Within the wording of the RICO law, how that law’s various parts fit together, and the history of its passage by Congress, there is “substantial evidence…that Congress did not intend RICO to extend beyond the Nation’s borders….Morrison reaffirmed that domestic conduct must be the ‘focus of congressional concern’ for it to render an otherwise extraterritorial application of a U.S. statute domestic in nature.”

Under the Supreme Court’s Rule 44, the Justice Department will not be allowed to respond to the rehearing petition unless the Court asked it to do so.  And, the Rule adds, “in the absence of extraordinary circumstances,” a rehearing petition will not be granted if no response has been requested.  Amicus briefs also will not be accepted on such a plea.

######

- _WRITTEN EXERCISE_: Carry on the passage about the RICO rehearing petition from the point where it stops.

- _GIVEN ENTRIES_:
######

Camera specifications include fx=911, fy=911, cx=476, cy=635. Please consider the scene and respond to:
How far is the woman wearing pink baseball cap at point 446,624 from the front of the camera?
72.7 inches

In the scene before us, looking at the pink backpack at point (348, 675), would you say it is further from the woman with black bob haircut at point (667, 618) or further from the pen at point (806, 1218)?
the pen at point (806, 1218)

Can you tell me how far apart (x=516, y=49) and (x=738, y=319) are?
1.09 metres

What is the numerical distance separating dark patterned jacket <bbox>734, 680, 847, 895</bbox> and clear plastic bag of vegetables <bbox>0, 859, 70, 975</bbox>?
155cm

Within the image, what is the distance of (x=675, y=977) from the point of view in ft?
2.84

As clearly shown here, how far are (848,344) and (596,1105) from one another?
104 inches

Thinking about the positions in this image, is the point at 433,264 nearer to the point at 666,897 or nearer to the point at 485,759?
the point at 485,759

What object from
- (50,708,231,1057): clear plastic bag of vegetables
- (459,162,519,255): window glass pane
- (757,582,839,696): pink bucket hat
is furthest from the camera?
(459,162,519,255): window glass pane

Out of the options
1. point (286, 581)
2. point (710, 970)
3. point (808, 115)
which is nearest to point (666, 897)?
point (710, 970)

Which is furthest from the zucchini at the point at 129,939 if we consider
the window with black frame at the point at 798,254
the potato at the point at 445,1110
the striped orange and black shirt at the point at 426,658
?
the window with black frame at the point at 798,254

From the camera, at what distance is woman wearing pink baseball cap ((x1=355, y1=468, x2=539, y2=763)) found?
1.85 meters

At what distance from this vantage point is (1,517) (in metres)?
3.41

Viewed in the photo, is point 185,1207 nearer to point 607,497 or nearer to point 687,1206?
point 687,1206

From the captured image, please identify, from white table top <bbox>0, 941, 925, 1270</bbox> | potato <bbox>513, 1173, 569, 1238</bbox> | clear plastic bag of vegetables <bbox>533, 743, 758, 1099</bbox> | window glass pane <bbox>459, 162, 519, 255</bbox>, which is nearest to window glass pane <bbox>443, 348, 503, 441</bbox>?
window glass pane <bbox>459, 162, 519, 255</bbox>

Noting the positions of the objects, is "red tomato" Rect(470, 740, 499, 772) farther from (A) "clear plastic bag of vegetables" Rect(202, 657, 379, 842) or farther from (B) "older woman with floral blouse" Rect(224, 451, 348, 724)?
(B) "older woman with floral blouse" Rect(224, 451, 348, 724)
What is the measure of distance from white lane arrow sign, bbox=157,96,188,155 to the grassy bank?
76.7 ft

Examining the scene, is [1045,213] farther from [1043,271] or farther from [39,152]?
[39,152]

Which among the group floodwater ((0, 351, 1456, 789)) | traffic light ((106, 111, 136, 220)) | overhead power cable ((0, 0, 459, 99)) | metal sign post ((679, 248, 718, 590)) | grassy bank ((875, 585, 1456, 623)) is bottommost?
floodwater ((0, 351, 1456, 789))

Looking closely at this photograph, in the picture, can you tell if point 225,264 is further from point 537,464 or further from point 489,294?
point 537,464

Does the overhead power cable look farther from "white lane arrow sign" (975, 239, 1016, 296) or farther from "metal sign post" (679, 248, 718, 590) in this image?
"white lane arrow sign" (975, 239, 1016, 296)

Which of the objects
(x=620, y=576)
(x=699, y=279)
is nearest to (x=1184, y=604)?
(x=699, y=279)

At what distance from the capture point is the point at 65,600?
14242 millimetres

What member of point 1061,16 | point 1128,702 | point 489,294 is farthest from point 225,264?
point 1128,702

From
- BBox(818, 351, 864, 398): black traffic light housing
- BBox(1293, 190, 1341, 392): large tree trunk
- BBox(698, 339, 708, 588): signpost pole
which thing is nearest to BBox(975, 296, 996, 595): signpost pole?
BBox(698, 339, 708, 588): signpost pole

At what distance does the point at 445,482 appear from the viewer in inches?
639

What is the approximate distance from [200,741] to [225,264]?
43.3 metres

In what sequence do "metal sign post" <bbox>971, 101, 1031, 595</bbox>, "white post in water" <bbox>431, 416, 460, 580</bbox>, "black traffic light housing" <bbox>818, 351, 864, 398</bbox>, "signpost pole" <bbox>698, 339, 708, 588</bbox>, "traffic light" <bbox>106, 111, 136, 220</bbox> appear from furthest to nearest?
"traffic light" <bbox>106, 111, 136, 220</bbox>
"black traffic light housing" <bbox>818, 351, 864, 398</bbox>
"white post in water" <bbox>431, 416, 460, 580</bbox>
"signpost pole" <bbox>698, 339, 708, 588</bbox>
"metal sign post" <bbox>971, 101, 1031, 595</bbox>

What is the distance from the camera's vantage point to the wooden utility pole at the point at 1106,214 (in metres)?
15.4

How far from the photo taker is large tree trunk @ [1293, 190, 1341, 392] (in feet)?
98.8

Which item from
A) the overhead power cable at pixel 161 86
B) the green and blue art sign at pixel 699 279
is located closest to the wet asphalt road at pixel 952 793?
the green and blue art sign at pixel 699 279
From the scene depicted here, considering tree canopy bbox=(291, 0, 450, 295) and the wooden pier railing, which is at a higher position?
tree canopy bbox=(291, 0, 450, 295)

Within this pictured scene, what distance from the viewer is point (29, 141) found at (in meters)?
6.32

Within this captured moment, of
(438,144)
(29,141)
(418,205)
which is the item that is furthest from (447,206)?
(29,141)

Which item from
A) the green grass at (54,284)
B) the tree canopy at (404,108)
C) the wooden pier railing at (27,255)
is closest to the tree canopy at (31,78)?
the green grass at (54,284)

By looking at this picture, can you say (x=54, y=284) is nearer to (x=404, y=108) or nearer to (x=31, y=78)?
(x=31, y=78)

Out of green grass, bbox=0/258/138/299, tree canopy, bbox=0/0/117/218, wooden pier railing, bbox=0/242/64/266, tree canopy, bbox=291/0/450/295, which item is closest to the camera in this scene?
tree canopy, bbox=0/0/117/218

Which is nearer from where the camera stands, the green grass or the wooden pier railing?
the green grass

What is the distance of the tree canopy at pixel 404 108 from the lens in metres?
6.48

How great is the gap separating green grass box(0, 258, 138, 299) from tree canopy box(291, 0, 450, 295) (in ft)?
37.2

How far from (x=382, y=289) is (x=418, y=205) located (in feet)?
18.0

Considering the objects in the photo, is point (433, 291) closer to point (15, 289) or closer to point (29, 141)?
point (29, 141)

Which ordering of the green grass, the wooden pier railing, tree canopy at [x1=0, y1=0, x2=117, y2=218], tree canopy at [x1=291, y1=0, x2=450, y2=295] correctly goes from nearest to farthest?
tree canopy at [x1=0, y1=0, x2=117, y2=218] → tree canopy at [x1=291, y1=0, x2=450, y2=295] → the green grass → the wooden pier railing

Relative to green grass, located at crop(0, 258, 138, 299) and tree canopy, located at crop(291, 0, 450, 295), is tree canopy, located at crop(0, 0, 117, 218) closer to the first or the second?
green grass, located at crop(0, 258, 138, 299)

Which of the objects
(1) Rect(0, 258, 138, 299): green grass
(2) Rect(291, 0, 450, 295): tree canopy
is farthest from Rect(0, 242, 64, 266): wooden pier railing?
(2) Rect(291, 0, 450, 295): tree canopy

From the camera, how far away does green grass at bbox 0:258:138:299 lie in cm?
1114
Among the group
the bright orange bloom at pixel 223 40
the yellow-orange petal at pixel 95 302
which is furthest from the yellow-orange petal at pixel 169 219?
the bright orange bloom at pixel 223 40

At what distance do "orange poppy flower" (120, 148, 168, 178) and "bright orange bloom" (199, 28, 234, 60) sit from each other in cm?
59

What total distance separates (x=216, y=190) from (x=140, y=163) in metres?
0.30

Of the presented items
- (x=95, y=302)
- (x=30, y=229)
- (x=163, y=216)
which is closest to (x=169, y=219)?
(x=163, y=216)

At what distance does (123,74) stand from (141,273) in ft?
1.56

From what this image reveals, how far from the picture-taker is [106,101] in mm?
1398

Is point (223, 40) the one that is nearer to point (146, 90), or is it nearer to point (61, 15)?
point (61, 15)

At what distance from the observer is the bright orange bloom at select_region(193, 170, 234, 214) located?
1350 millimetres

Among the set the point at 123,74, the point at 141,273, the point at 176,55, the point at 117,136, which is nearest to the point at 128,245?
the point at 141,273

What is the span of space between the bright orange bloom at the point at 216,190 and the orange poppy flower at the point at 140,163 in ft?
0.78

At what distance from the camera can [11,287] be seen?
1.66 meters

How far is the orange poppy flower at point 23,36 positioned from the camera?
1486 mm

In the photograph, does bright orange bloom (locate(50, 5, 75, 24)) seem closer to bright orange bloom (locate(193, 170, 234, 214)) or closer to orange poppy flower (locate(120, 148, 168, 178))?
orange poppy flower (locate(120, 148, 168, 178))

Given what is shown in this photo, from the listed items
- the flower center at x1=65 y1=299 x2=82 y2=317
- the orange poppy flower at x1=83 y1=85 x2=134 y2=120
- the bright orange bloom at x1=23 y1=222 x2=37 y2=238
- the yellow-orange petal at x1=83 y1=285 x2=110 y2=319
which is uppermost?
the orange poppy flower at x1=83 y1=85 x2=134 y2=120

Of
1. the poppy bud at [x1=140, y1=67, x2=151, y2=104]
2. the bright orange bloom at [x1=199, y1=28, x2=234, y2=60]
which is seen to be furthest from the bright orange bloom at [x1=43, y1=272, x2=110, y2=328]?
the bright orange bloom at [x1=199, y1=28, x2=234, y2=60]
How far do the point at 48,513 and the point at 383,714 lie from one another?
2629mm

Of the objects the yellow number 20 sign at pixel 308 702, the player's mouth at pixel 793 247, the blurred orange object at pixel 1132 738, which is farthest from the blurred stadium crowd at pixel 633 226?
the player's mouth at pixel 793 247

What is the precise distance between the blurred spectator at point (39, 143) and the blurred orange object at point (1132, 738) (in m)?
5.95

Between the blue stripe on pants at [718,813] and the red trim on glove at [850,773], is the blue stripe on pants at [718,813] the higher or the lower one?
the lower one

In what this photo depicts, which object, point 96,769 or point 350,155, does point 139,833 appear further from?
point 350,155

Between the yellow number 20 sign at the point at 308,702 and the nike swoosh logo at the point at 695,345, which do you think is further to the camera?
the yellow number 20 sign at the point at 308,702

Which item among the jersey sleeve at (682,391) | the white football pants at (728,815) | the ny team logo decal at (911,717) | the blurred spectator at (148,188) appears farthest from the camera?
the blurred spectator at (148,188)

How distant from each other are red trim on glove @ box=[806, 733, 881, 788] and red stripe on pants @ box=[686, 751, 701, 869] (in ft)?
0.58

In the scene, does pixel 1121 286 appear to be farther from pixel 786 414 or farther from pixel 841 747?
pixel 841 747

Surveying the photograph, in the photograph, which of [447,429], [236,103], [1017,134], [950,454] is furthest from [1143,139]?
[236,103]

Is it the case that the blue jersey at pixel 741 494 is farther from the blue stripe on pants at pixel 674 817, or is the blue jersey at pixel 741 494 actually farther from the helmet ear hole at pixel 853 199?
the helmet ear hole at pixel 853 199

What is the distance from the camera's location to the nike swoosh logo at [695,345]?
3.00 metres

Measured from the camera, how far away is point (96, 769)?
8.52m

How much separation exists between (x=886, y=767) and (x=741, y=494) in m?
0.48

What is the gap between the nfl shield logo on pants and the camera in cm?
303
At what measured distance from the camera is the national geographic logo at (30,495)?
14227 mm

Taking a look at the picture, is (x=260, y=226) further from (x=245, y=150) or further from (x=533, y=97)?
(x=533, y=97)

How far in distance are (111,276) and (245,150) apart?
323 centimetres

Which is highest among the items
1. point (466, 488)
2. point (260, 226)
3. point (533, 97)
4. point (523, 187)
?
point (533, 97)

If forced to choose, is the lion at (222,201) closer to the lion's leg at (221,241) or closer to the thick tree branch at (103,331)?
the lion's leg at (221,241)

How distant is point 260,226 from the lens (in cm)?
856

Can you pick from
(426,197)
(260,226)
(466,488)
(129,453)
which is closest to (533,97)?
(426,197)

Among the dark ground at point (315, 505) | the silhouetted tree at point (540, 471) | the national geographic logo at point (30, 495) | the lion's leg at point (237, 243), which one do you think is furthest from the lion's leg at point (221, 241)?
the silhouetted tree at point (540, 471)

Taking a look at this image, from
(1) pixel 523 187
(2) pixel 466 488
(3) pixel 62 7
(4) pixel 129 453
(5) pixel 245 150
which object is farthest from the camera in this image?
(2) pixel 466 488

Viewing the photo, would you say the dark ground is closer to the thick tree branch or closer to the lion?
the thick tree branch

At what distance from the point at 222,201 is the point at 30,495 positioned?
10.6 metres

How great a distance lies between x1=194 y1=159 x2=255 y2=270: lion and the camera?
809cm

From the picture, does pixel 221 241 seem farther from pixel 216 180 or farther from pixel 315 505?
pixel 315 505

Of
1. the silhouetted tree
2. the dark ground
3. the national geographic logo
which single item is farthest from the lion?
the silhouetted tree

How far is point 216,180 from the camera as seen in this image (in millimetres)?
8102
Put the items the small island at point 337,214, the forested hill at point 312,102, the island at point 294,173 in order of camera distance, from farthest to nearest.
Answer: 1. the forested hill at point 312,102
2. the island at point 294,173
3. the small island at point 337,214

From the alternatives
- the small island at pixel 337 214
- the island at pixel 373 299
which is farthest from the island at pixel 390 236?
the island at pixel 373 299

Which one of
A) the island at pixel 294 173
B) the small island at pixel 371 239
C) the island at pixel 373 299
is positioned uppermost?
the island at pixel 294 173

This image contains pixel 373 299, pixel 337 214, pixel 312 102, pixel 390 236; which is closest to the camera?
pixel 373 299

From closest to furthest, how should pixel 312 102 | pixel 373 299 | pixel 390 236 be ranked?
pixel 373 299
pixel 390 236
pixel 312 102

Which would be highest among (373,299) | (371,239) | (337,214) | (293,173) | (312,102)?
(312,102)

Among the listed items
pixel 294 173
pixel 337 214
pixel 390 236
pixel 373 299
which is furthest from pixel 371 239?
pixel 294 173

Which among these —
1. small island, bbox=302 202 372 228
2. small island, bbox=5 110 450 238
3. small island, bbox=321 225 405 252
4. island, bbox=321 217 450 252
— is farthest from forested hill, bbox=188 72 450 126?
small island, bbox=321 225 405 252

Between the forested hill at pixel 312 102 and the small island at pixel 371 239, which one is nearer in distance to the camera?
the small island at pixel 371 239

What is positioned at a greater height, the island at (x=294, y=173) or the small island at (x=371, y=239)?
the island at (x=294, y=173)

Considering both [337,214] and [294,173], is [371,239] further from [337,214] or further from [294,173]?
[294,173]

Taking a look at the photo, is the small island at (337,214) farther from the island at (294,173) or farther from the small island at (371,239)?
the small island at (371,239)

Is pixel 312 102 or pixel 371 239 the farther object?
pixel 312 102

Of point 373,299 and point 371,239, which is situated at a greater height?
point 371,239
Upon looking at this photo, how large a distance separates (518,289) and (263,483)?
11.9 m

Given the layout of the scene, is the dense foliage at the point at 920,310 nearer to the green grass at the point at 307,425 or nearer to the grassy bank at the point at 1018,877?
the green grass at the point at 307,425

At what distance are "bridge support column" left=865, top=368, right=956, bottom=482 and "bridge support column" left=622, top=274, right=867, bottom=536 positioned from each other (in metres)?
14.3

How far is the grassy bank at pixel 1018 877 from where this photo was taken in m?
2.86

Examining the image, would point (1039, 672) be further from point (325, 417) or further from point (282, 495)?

######

- _TASK ANSWER_:
In the government’s RICO case against the cigarette-making companies, it charged that the firms had engaged — for more than four decades — in a scheme to defraud the American consuming public by denying and covering up the health hazards of smoking. As the case was finally resolved in many respects in the government’s favor, it was based solely on the RICO statute.  The Justice Department, anti-smoking groups, and most of the major cigarette companies had sought review by the Justices; all were denied (as usual, without comment) on June 28.  The one key part of the Department’s case that failed in the D.C. Circuit was a plea to force the industry to forfeit some $280 billion in profits it had made since 1971.  The Supreme Court, in fact, had refused twice to hear a government appeal on that point — once when the case was in the midst of trial, and then again in the June 28 denials.